現在彼のテニスを見ている近藤大基コーチは「まずは、ルーズな生活習慣を正すことから始めました」と言う。練習時間に遅れないことからのスタートだ。

スペインでは同じ環境ではテニスができないことを説明し、アカデミーに来る際には何時の電車に乗るか報告する。基本的なことをやり続けた。チームサテライトに所属し、錦織圭の指導にあたった中尾公一トレーナーから、憧れの選手がどういう生活を送っていたかを聞くと、その指導にも説得力が増す。

「もちろんどんな選手にも必要ですが、プロを目指すなら、まずは試合以外のところをしっかりさせること」が、近藤コーチのミッションだ。

慶應大学庭球部出身の近藤大基コーチの元、練習の日々を送っている。

そして、その道のりとして「日本のJTA大会に出場させること」が、試合経験やランキングにおいて重要になるという。

これについてはアカデミーの校長を務める太田氏が語ってくれた。

「ITFのジュニアランキングを上げる方法もありますが、ジュニアからプロになった際、またゼロからのスタートになります。
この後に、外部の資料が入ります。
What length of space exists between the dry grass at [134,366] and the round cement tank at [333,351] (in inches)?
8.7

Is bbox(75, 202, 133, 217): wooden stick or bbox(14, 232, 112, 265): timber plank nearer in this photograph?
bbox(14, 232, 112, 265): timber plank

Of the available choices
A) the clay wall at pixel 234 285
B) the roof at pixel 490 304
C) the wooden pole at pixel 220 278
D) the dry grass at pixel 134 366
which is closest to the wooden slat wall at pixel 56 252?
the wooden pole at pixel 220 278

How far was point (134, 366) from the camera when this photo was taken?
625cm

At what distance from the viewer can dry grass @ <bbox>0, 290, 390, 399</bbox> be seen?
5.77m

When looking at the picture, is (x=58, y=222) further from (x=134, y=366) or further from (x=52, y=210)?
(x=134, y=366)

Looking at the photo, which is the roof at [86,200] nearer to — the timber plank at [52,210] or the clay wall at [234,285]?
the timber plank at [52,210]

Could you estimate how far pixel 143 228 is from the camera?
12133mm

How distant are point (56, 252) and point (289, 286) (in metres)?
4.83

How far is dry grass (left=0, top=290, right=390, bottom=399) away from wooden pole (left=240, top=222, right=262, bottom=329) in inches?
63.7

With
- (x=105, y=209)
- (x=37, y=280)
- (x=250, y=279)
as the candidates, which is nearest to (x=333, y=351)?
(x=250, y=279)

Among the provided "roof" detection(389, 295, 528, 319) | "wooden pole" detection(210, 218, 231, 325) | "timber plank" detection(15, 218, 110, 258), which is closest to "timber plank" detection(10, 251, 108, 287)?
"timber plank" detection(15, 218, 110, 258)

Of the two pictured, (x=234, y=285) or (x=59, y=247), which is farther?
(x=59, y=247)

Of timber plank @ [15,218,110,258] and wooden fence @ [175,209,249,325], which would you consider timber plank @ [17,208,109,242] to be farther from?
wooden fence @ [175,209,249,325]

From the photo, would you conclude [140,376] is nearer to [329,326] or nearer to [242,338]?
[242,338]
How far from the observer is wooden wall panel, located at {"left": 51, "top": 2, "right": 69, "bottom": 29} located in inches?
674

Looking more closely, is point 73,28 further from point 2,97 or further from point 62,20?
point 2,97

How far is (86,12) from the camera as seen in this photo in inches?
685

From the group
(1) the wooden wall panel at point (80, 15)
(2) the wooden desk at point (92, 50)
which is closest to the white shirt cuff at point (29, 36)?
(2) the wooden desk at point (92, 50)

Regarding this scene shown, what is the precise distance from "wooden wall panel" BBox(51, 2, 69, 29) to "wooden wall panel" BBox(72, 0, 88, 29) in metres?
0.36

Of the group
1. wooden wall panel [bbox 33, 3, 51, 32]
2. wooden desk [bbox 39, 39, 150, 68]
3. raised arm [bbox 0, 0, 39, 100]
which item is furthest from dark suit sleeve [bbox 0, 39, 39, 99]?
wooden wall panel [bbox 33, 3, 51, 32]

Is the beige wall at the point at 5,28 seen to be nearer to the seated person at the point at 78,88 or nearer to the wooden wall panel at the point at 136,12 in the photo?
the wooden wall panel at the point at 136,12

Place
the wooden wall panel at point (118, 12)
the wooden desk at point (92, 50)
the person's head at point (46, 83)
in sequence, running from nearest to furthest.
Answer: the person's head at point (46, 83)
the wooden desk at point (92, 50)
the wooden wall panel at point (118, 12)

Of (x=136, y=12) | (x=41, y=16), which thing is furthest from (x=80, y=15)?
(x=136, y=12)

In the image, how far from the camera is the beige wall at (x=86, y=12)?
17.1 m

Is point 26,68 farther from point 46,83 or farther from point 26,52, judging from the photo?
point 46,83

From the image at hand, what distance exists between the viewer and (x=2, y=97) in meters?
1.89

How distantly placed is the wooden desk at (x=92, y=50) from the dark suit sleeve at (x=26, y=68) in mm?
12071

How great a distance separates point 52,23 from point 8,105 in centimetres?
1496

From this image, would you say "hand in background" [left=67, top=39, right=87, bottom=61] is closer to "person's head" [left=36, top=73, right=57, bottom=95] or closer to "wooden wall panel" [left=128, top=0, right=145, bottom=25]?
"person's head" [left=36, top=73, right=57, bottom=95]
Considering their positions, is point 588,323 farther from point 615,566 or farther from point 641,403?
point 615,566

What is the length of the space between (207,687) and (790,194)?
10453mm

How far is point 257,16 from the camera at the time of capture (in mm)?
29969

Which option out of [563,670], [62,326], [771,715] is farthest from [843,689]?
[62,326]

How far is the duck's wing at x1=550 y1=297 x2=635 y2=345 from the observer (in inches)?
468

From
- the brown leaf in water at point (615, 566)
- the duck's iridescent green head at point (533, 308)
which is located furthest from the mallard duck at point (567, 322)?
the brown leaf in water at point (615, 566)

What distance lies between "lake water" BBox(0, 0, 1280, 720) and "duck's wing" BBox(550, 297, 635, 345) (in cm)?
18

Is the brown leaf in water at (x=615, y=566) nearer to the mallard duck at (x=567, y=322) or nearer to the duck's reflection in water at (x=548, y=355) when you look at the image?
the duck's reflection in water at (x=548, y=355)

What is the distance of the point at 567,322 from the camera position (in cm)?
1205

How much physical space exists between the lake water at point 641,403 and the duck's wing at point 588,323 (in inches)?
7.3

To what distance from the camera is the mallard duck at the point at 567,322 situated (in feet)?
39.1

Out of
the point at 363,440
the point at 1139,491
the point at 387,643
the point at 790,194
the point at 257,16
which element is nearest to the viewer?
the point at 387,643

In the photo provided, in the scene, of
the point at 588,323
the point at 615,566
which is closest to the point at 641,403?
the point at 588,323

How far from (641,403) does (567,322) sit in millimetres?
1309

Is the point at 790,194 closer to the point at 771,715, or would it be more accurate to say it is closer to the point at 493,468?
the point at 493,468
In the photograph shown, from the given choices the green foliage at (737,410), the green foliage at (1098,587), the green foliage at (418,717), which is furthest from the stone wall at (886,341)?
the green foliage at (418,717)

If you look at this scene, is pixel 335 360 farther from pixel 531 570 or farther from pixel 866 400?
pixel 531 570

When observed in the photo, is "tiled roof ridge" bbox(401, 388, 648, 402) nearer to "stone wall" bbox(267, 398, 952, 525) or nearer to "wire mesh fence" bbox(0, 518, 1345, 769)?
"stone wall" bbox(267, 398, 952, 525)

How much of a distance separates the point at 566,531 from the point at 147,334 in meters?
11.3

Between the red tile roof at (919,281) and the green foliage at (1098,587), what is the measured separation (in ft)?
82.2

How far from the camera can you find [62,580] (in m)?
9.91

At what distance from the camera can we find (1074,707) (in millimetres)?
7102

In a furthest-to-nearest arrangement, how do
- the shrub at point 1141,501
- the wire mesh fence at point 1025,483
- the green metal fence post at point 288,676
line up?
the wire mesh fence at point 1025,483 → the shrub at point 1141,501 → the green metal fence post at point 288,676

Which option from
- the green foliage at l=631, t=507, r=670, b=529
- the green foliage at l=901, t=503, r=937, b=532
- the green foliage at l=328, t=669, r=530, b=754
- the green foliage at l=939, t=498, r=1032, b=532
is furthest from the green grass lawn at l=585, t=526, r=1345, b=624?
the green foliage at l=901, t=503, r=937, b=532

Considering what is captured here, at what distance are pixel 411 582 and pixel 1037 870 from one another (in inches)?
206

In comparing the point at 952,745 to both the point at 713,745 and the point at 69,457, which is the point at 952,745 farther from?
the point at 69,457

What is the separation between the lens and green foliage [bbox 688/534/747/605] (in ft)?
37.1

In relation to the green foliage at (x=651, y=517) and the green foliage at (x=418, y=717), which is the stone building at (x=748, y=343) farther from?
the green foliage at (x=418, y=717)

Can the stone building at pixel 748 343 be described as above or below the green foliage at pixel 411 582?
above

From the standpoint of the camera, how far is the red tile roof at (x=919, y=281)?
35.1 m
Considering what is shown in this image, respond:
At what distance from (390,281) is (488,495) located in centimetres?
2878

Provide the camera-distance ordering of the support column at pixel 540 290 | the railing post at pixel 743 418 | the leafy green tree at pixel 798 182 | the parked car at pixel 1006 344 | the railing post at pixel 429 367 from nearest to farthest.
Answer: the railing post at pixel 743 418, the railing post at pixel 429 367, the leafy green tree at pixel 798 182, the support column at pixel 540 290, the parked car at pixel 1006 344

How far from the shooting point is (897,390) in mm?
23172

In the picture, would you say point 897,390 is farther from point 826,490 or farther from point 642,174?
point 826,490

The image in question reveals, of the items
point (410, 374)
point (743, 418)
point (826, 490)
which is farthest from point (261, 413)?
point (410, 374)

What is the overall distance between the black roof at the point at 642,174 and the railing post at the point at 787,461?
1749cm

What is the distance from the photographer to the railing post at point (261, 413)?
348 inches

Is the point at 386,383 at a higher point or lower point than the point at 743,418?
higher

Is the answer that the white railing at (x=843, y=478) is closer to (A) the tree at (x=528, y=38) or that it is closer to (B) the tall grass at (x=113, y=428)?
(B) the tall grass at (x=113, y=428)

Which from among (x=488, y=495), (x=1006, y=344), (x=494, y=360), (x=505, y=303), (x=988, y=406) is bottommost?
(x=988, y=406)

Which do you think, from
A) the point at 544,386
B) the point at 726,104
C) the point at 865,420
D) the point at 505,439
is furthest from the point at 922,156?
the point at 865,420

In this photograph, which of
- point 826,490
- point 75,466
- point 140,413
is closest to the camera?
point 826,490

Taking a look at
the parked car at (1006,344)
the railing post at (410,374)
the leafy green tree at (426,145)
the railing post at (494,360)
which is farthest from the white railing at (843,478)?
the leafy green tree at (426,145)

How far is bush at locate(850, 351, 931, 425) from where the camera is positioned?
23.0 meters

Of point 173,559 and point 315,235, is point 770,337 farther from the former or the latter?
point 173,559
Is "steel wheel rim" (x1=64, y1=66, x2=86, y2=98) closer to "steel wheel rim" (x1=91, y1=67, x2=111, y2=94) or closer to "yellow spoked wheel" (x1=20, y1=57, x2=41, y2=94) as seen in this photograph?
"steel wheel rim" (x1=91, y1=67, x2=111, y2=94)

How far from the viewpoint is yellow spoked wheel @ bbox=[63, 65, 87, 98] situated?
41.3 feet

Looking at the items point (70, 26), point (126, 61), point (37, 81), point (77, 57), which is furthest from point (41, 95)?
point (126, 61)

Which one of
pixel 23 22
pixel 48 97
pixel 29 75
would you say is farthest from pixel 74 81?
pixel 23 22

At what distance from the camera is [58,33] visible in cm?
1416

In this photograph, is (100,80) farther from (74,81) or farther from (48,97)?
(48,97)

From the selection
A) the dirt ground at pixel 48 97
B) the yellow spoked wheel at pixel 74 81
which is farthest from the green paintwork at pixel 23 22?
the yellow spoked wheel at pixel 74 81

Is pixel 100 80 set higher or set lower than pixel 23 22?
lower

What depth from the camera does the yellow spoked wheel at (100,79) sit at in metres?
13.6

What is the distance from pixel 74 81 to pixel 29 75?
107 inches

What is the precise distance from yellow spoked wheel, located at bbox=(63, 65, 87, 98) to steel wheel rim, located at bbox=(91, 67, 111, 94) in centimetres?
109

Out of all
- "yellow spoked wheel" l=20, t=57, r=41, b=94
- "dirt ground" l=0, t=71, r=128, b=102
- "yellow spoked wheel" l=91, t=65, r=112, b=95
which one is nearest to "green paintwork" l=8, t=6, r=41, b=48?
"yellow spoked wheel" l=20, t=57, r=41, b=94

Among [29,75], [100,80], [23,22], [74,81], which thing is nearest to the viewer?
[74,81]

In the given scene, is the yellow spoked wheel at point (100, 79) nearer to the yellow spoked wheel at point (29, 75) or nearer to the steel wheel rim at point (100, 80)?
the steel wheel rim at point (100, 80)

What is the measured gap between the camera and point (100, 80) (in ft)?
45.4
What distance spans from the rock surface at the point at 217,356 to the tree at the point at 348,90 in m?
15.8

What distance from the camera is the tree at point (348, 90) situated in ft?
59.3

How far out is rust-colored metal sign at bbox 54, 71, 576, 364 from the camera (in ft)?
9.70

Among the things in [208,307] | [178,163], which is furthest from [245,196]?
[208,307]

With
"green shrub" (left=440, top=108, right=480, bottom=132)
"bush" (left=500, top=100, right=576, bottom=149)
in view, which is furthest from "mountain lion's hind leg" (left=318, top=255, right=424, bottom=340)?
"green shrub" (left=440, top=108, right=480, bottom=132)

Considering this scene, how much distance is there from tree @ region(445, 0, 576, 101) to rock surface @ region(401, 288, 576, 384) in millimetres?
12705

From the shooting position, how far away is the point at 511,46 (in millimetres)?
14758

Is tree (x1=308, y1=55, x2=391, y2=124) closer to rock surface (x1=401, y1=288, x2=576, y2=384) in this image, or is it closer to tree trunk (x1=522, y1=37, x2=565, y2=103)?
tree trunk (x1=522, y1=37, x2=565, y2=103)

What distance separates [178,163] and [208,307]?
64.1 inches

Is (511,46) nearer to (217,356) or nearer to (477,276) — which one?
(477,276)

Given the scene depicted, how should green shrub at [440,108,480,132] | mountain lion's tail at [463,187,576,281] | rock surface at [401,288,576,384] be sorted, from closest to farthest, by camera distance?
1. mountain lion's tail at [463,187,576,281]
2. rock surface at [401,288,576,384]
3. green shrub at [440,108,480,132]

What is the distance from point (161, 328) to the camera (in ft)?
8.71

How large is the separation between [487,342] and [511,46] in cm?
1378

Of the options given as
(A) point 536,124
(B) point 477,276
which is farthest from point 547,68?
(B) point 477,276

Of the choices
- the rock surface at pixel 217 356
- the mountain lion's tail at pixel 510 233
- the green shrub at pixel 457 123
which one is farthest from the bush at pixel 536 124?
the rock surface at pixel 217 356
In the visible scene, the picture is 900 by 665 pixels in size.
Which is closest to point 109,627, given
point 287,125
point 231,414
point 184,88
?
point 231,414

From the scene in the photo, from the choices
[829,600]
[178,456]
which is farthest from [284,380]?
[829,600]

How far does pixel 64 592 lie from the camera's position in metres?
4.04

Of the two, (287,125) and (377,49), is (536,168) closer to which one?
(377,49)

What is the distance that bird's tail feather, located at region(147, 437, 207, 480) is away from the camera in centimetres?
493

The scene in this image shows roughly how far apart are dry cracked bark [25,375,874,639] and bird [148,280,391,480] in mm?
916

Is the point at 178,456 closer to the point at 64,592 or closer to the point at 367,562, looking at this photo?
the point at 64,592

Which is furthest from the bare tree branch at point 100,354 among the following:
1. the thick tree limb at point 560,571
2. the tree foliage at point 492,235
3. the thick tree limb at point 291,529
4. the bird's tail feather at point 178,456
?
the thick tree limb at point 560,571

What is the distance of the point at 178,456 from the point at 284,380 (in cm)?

私は、それよりもJTA大会で大人たちと試合させる経験を積ませること、そしてJTAランキングを上げておけば、その後のITF大会にも出やすくなると思っています」

ITF大会は、エントリーの際にランキングがなければナショナルランキングが優先される。そのランキングを上げておけば、予選にも入りやすくなるのだ。

今年から始めた挑戦だが、もちろん簡単には勝ててはいない。

「やっぱり負けると悔しくて落ち込みました」

最初は、ラケットが振れなくなり敗退すると、落ち込んで「練習を休みたい」と近藤コーチに連絡したこともあったというが、毎日30分走る習慣をつけ、それができるようになってくると、メンタル的にも成長し「完璧じゃないけど、前よりは試合で怖くなくなってきた」と語る。

今後は並行してジュニアの試合にも出場し、来年は関東ジュニア、全日本でベスト8以上を目指す。

試合でラケットが振れなくなることはあるが、少しずつ自信がついてきたという。

「日本に来て良かったと思います。まだまだだけど、プロの考え方を教えてもらっています」

まだ拙い日本語ではあるが、充実した日々を送っていることは、表情からもうかがえる。

近藤コーチは「僕ができることは、打ち方や、戦略の指導によって、彼の能力を引き上げること」と話す。

まだまだ荒削りではあるが、高い身長から繰り出すサービスは、威力十分だ。フランスでもスペインでも教えてくれなかったことを日本で知ることができた。マーカスが目指すところは「世界1位」だ。